SciTools / iris

A powerful, format-agnostic, and community-driven Python package for analysing and visualising Earth science data
https://scitools-iris.readthedocs.io/en/stable/
BSD 3-Clause "New" or "Revised" License
637 stars 284 forks source link

Support external_variables for cell_measures #3329

Closed bjlittle closed 8 months ago

bjlittle commented 5 years ago

NetCDF loading requires to support the global external_variables attribute CF 2.6.3 External Variables so that cell_measures which reference a NetCDF variable that is not in the same file as the associated cube NetCDF data variable, may be loaded, see 7.2 Cell Measures.

To be honest, in my opinion the use of external_variables is a pretty weak contract as a means to identify a target file that may contain the required cell measure variable - some sort of pragmatic implementation is required here.

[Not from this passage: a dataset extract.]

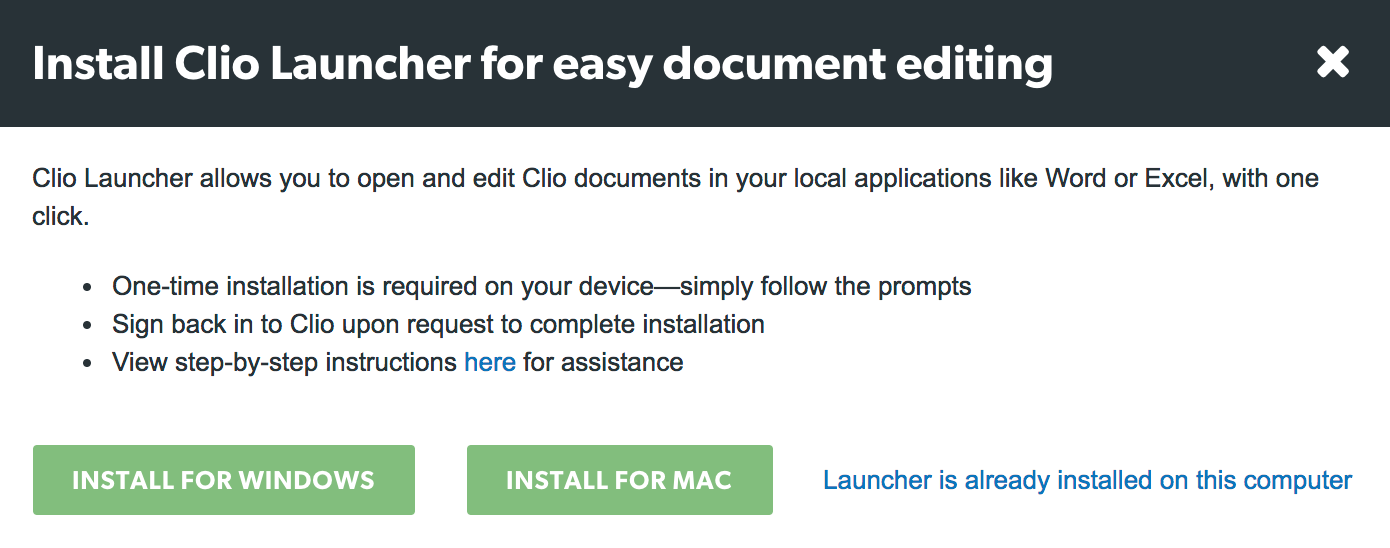 Clio Launcher: Installation and Use Guide – Clio Help Center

Perhaps the user also specifying the file to cube.load et al, is also enough for iris to join the dots to locate the cell measure variable.

bjlittle commented 5 years ago

@zklaus Do you have an ncdump -h example from ESMValTool where the cube data variable is in one file and the cell measures is in another file, and iris loads them both as unrelated cubes?

Or indeed, where both the cube data variable and cell measures variable are in the same file and iris loads them both as unrelated cubes?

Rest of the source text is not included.